» Supplied passage:
--- Begin ---

First, I’d like everyone to take a moment and appreciate the clever title of this post. I’m unreasonably proud of it.
We good? Okay.
After a long week, Sarah and I have finally managed to tie up about 99% of the loose ends on the fundraiser. We’ve drawn numbers, sorted prizes, sent e-mails, and packaged nearly everything up.
And when I saw “we,” I mean “Sarah.” I did a lot of the sifting, number juggling, and e-mailing, but Sarah was the package queen.
Awww…. She loves those packages. Those hundreds and hundreds of packages.
Also, as you can see in the lower lefthand corner, the holy light these prizes exude can shine through cardboard, tape, and two layers of bubble wrap. It’s powerful stuff.
I’d also like to note that these packages do not include the Subterranean Press books. Because not only was Subterranean Press cool enough to donate a great pile of stuff, they were nice enough to handle all the shipping for those books too. Which is why I am filled with love for them.
And speaking of love….
Here Sarah is modeling the catgirl hat many of you have seen before. I wanted to prove that I actually did buy it for her, and wasn’t secretly keeping it for myself.
Simply said, the fundraiser would have been impossible without Sarah. She spent dozens of hours bundling up books, running errands, and generally getting everything done. Hell, the trip to the post office alone took two full hours, and that was with a friend with a van helping.
Everyone say, “Thank you Sarah.”
And now, answers to some final questions.
- Things went really crazy right at the end of the fundraiser. What happened?

--- End ---

» Collected material:
--- Begin ---

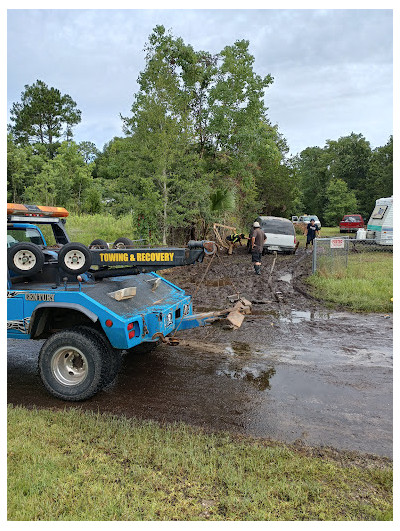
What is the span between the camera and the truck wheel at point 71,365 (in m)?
4.77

--- End ---

» The tasks:
**a)** Answer these from the fundraiser post:
(i) Who handled the shipping for the Subterranean Press books?
(ii) How long did the trip to the post office take?
(iii) What hat is Sarah shown modeling?
**b)** Transcribe the part of the fundraiser post starting at "Simply said, the" and ending at "fundraiser. What happened?".
The listing isn't needed for any of this work.

» Expected outputs:
**a)**
(i) Subterranean Press handled that shipping itself.
(ii) Two full hours.
(iii) The catgirl hat.

**b)**
Simply said, the fundraiser would have been impossible without Sarah. She spent dozens of hours bundling up books, running errands, and generally getting everything done. Hell, the trip to the post office alone took two full hours, and that was with a friend with a van helping.
Everyone say, “Thank you Sarah.”
And now, answers to some final questions.
- Things went really crazy right at the end of the fundraiser. What happened?